The expansion of Heathrow Airport will create billions of pounds in growth and generate thousands of jobs across the UK in the early years of Brexit, according to the man charged with driving the airport’s future strategy.
Speaking on the ‘Discussing the story of expansion at Heathrow’ panel at GAD World in Hamburg was Andrew Macmillan, chief strategy officer at Heathrow Airport, and Andy Carlisle, project director portfolio management at investor Ferrovial Airports.
The discussion came less than five months after the UK government gave the green light for Heathrow to push ahead with a £14bn project to build a third runway.
“The political argument around the third runway is done,” Macmillan told the audience. “The real phase now is delivery.”

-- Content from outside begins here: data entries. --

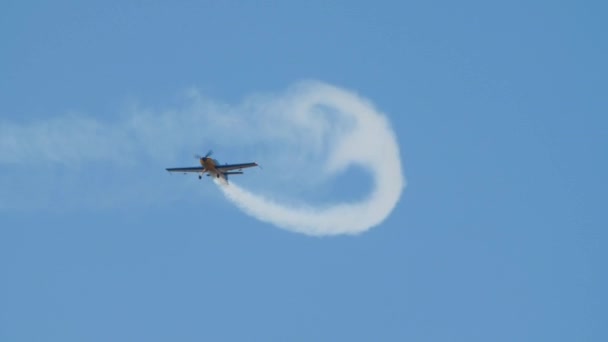 遅い動きのプロペラを持つ飛行機は、ループを示す空の煙パターンを描きます — ストック動画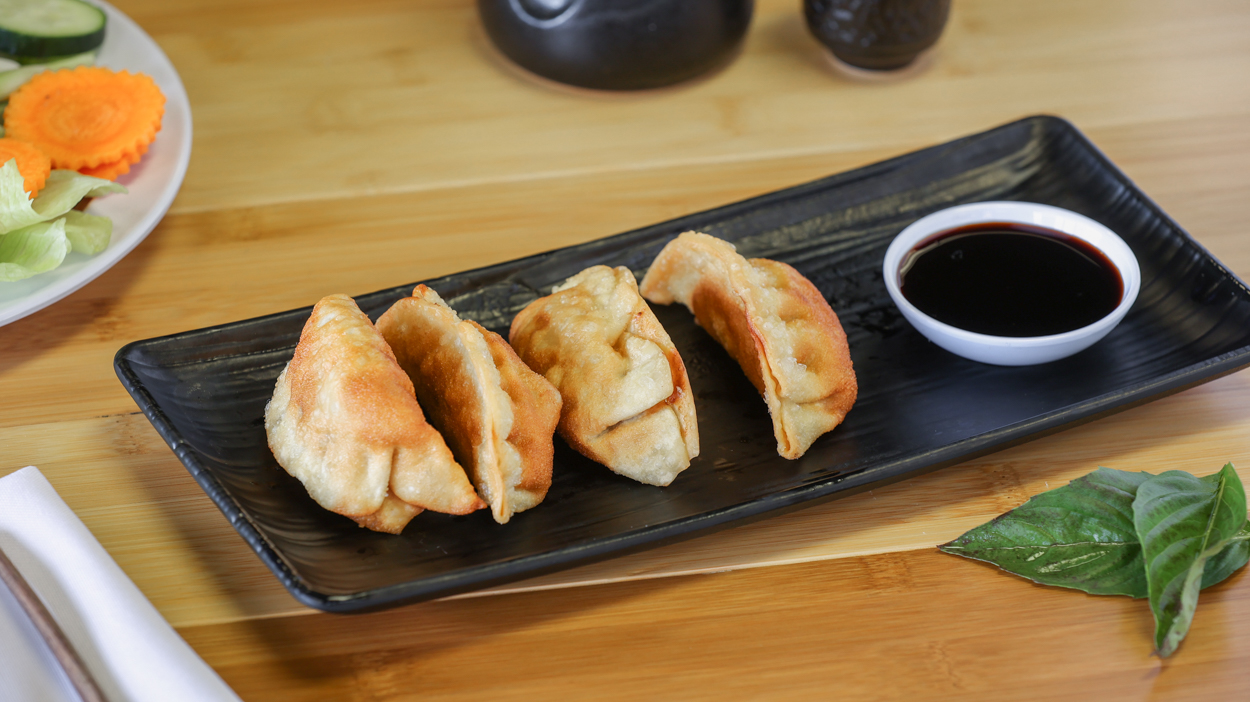 Order Pot Stickers (4) - sushi food online from Pho Cafe Hong Kong Diner store, Reno on bringmethat.com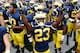 ANN ARBOR, MI - AUGUST 31: Dennis Norfleet #23 of the Michigan Wolverines celebrates a 59-9 win over the Central Michigan Chippewas with teammates at Michigan Stadium on August 31, 2013 in Ann Arbor, Michigan. (Photo by Gregory Shamus/Getty Images)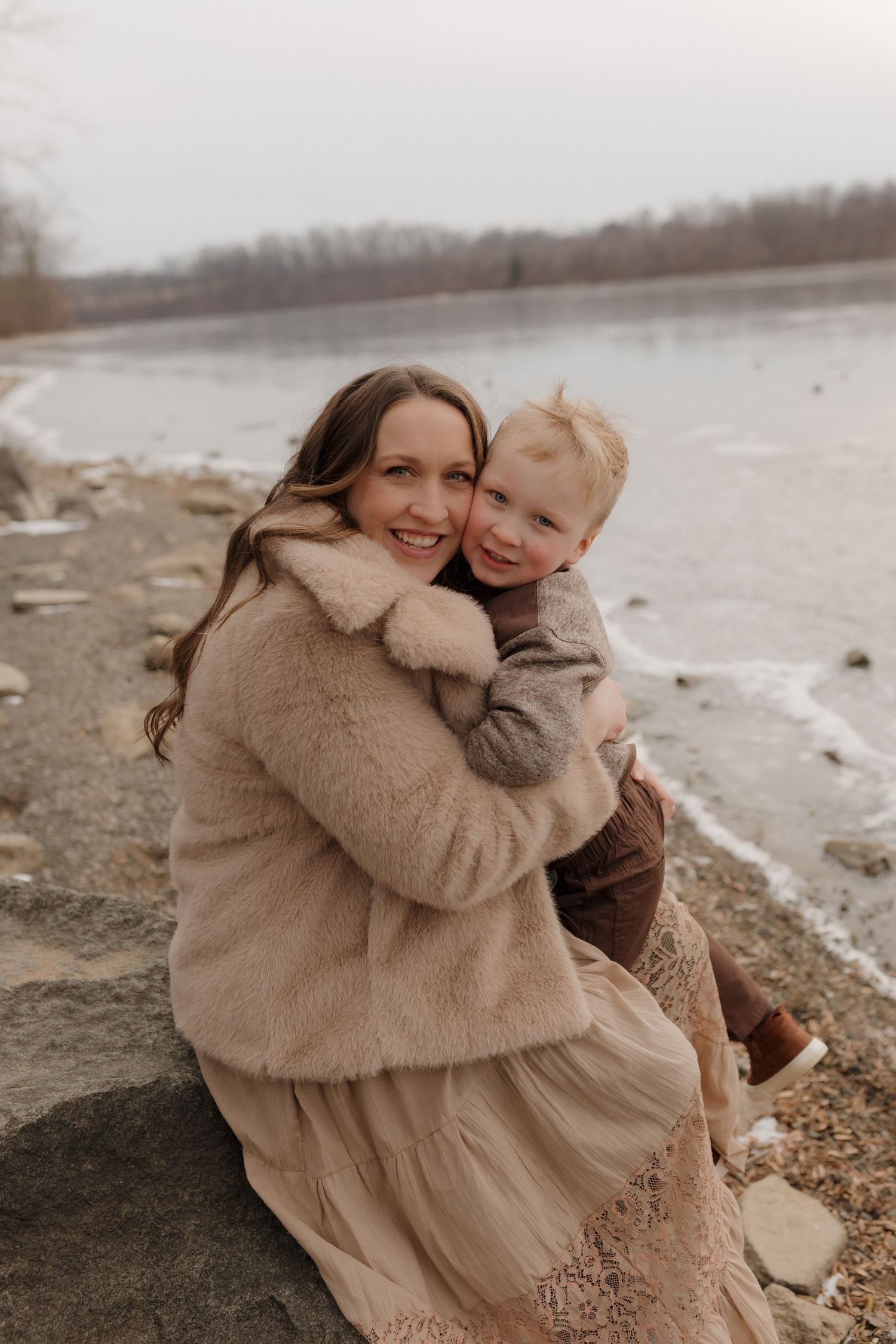 Joyful embraces shared on a winter beach with cloudy skies and water in the background.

In terms of timeline, Heathrow now needs to obtain detailed planning consent, which is expected during 2020. It is hoped the new runway will open in 2026.
The third runway should allow for an increase in the number of take-offs and landings at the airport to about 740,000.
A record-breaking 78 million passengers passed through Heathrow’s terminals in 2017, up more than 3 per cent increase on the previous year’s figure. A total of 1.7 million metric tonnes of cargo passed through the airport during the 12-month period.
However, Heathrow is currently at 98 percent capacity, with flight movements capped at 480,000 per year. OAG Schedules Analyser shows flight movements this year are expected to be more than 479,000, up from 475,585 in 2017.
“We think we should be able to add more movements from the point of planning consent,” Macmillan added. “There is a lot of capacity we can get out of the terminals.”
On Brexit, Macmillan admitted that he hasn’t the “foggiest idea” what the outcome will be, but said Heathrow was preparing contingency plans for every eventuality.
He added that the airport survived the financial crisis a decade ago with only a small dip in passenger numbers and was ready for whatever happens once the UK withdraws from the European Union.
“All we can really do is hope for a pragmatic solution but plan for every eventuality,” Macmillan said.
Andy Carlisle added: “Heathrow has over the years proven itself to be a very resilient asset.”